New York Times Shocker: Global Warming Plateaued Last 15 Years Despite Rapid CO2 Rise

June 10th, 2013 11:26 PM

Al Gore must be a very, very unhappy man.

The New York Times published a piece Monday evening to appear in Tuesday's paper that exposed the really inconvenient truth that despite a rapid rise in carbon dioxide the past fifteen years, global warming has plateaued (emphasis added):

The rise in the surface temperature of earth has been markedly slower over the last 15 years than in the 20 years before that. And that lull in warming has occurred even as greenhouse gases have accumulated in the atmosphere at a record pace.

The slowdown is a bit of a mystery to climate scientists. True, the basic theory that predicts a warming of the planet in response to human emissions does not suggest that warming should be smooth and continuous. To the contrary, in a climate system still dominated by natural variability, there is every reason to think the warming will proceed in fits and starts.

But given how much is riding on the scientific forecast, the practitioners of climate science would like to understand exactly what is going on. They admit that they do not, even though some potential mechanisms of the slowdown have been suggested. The situation highlights important gaps in our knowledge of the climate system, some of which cannot be closed until we get better measurements from high in space and from deep in the ocean.
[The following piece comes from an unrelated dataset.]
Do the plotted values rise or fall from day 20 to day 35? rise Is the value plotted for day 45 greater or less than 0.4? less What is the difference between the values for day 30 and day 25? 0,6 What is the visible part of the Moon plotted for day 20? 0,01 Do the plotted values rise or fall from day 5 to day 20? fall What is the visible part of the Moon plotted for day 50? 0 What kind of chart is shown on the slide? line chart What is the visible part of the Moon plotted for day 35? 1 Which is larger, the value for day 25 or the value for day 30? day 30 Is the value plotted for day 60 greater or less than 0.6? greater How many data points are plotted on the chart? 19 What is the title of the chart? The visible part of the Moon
Let's look at what I've bolded to understand some reasons why the whole theory of anthropogenic global warming is just that - a theory that not only hasn't been proven despite claims by its adherents, but really isn't based in science at all.
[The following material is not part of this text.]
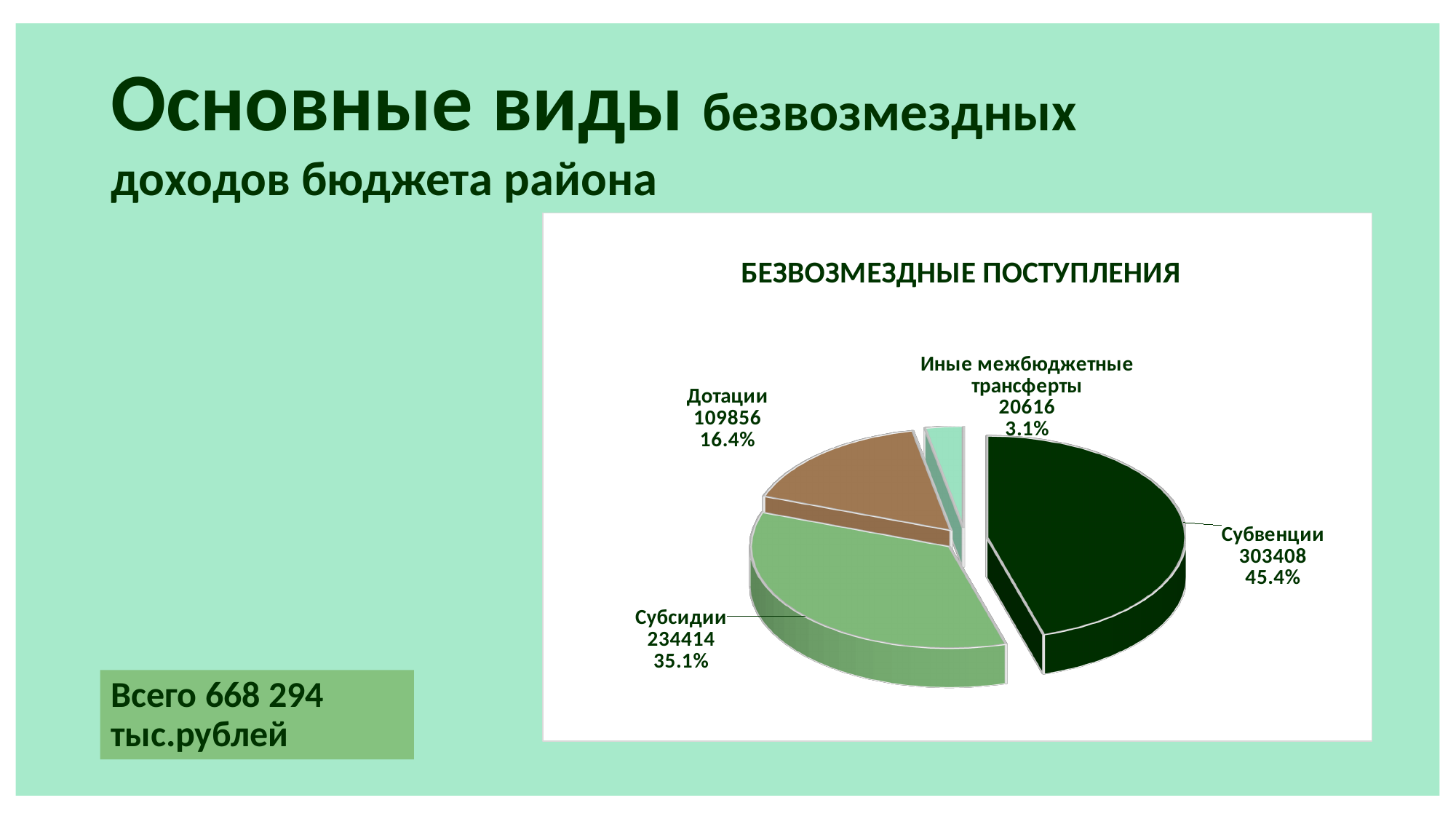
Which category has the smallest value? Иные межбюджетные трансферты What is the value for Дотации? 109856 What is the value for Субсидии? 234414 Which category has the largest value? Субвенции What share of the pie does Дотации represent? 16.4% What is the value for Иные межбюджетные трансферты? 20616 Which is larger, the value for Дотации or the value for Иные межбюджетные трансферты? Дотации What share of the pie does Субвенции represent? 45.4% What is the value for Субвенции? 303408 What is the difference between the values for Субвенции and Субсидии? 68994 How many categories are shown in the pie chart? 4 What type of chart is shown on the slide? Pie chart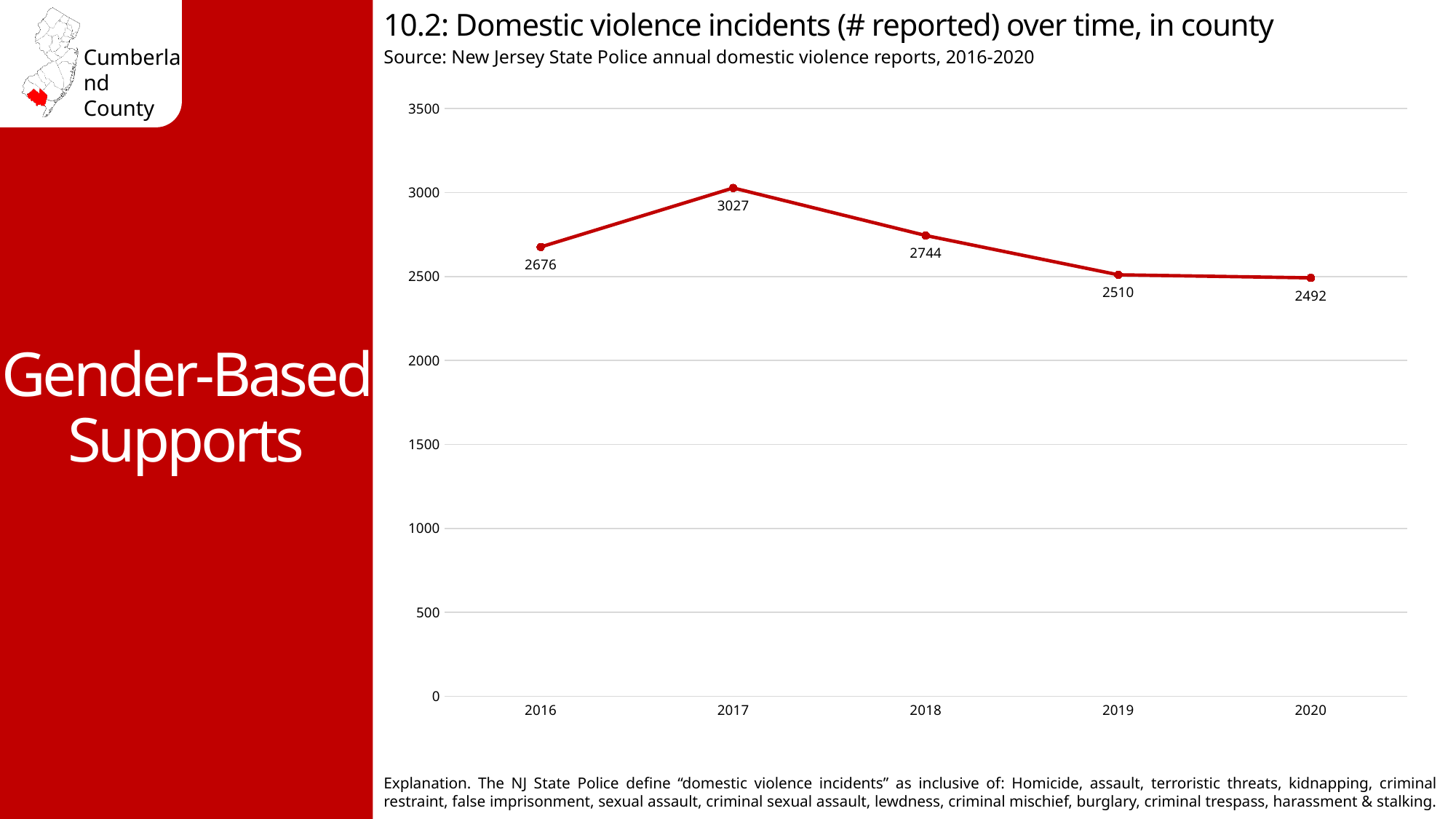
What is the difference between the 2016 and 2020 values? 184 How many domestic violence incidents were reported in 2017? 3027 Which year had more reported incidents, 2018 or 2019? 2018 What is the difference between the 2017 and 2018 values? 283 How many years are plotted on the chart? 5 Do the values rise or fall from 2017 to 2020? fall How many domestic violence incidents were reported in 2020? 2492 Which year had the highest number of reported domestic violence incidents? 2017 Is the value for 2019 greater or less than 3000? less What kind of chart is shown on the slide? line chart What is the value for 2016? 2676 Which year had the lowest number of reported domestic violence incidents? 2020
"The slowdown is a bit of a mystery to climate scientists." Readers are advised that much of the theory is based on the work of computer models which continue to be proved wrong. The believers in this theory in their zeal to prove it constructed models that took a very small amount of historical climate data in the grand scheme of things, created a correlation to atmospheric carbon dioxide levels, and tried to predict what temperatures would do in the future as CO2 continued to rise.

Beyond the inherent failing of these models was the lack of understanding that correlation does not imply causality. But far more important is the belief by many skeptical scientists that atmospheric carbon dioxide increases as a result of rising temperatures and not the other way around.

This confirms the next bold "the practitioners of climate science would like to understand exactly what is going on. They admit that they do not."

There's a lot that's funny about these two sentences because for decades these people have been telling us that they understand everything about climate science and it's the skeptics that are denying it. Now when the weather doesn't do what they predicted, they suddenly admit they don't understand what's happening.

The reality is nobody does. Climate is very complicated, and it's amazingly arrogant of anyone - or group of people - to claim that they've answered all of its questions.

Within the ranks of the skeptics, there are many theories about what is responsible for the warming the planet has seen in the past 160 years. Their major agreement has been that giving so much weight to manmade carbon dioxide increases ignores many of the more natural variations that likely play a far larger role.

"[I]mportant gaps in our knowledge of the climate system." Indeed there are. This is a major argument of the skeptics. Yet despite such gaps, the alarmists believe they can predict the future. Pretty absurd, isn't it?

And these gaps "cannot be closed until we get better measurements from high in space and from deep in the ocean."

This is another point the skeptics make: many of the measurements in the past, particularly prior to satellite usage in 1979, are rather unreliable, as is data collected from the various weather stations around the world. Yet the alarmists took this data and used it to predict the future while asking countries to implement significant programs harmful to their economies in order to solve a problem that may actually not exist.

Fortunately for the United States, Republicans have been able to prevent the implementation of cap-and-trade.

We can only hope that more media outlets will bring this global warming plateau to light making it less and less likely Congress will ever go along with such a scheme.